- IATA: GRP; ICAO: SWGI; LID: TO0004;

Summary
- Airport type: Public
- Operator: Infraero (2023–present)
- Serves: Gurupi
- Opened: 1989
- Time zone: BRT (UTC−03:00)
- Elevation AMSL: 350 m / 1,148 ft
- Coordinates: 11°44′22″S 049°08′00″W﻿ / ﻿11.73944°S 49.13333°W
- Website: www4.infraero.gov.br/aeroporto-gurupi/

Map
- GRP Location in Brazil

Runways
| Direction | Length |  | Surface |
| m | ft |
| 12/30 | 1,730 | 5,676 | Asphalt |

Statistics (2025)
- Passengers: 16,028 ▲8%
- Aircraft Operations: 5,412 ▲2%
- Metric tonnes of cargo: 0
- Statistics: Infraero Sources: Airport Website, ANAC, DECEA

= Gurupi Airport =

Brazilian Airport

Comte. Jacinto Nunes Airport is the airport serving Gurupi, Brazil.
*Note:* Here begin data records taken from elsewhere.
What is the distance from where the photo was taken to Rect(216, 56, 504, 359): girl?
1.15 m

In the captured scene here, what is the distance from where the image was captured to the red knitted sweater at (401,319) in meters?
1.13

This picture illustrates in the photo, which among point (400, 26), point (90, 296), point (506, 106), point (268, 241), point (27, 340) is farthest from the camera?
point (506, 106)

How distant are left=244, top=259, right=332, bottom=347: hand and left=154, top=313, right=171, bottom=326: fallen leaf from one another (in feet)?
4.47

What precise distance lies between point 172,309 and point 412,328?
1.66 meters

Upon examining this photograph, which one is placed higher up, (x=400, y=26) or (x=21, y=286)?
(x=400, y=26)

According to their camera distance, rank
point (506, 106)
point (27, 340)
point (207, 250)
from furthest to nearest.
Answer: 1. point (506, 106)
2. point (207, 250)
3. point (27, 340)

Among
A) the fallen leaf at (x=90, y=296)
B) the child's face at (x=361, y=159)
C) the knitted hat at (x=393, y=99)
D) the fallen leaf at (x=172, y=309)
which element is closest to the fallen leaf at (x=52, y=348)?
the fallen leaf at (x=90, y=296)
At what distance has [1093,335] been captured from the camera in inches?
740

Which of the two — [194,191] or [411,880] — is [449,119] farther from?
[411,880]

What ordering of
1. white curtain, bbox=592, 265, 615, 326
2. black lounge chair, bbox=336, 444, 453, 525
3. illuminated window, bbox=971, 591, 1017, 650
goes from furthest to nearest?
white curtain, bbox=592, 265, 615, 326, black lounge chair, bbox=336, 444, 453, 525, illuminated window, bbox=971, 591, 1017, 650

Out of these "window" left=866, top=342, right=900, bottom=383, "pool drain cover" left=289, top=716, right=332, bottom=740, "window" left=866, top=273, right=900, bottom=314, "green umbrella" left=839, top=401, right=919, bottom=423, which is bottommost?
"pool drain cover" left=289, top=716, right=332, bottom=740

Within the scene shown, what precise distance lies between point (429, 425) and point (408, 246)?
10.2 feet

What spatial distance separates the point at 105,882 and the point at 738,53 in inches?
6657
It is operated by contract by Infraero.

==History==
On June 2, 2023 the Mayor of Gurupi signed a contract of operation with Infraero. Previously the airport was operated by the municipality.

==Airlines and destinations==
No scheduled flights operate at this airport.

==Access==
The airport is located 7 km from downtown Gurupi.